» PROMPT
Restate the data word for word and leave the images out.

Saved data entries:
#####

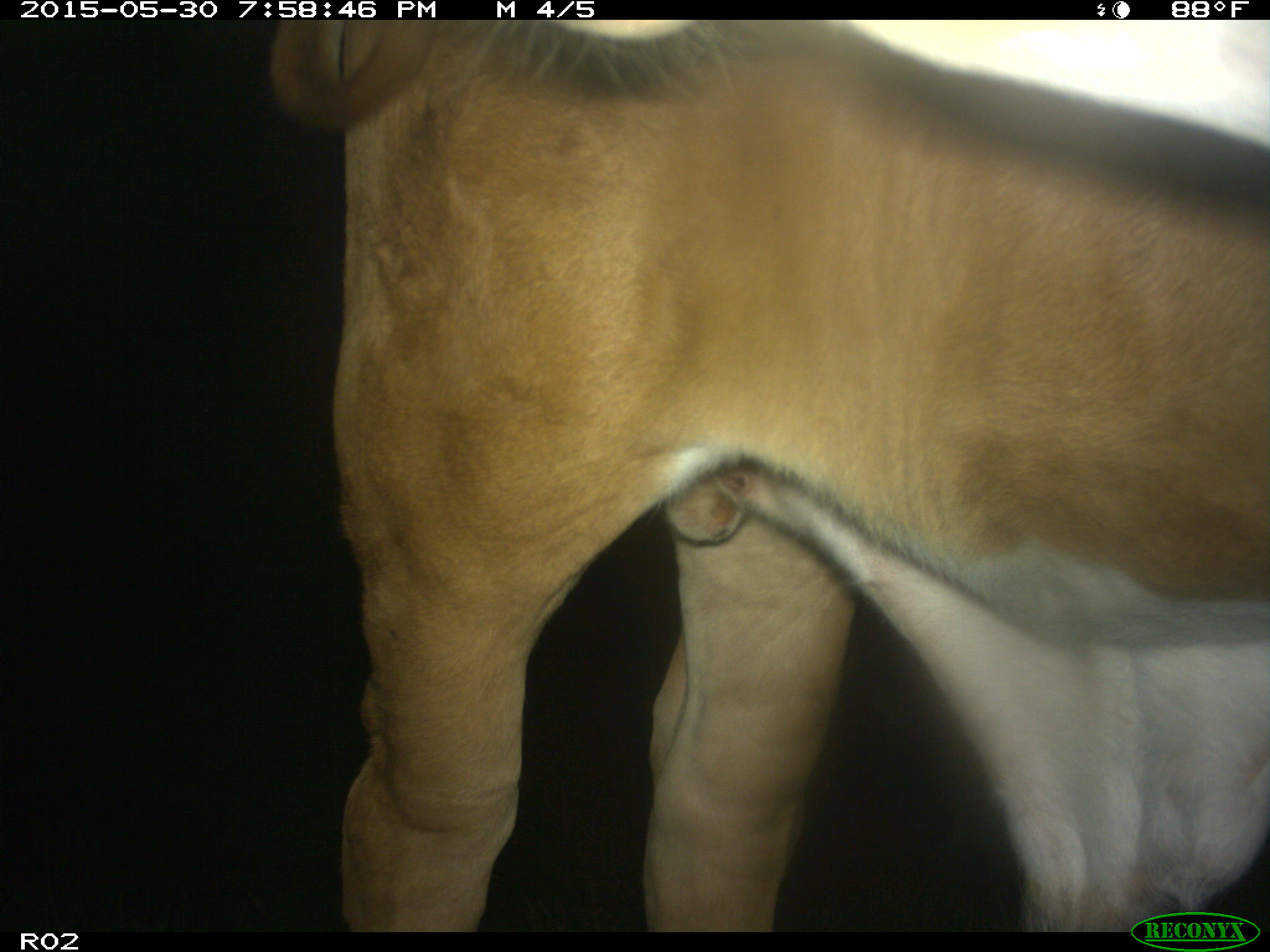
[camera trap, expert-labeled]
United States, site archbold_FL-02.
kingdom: Animalia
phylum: Chordata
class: Mammalia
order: Artiodactyla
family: Bovidae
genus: Bos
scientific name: Bos taurus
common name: domestic cow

#####

» RESULT
[camera trap, expert-labeled]
United States, site archbold_FL-02.
kingdom: Animalia
phylum: Chordata
class: Mammalia
order: Artiodactyla
family: Bovidae
genus: Bos
scientific name: Bos taurus
common name: domestic cow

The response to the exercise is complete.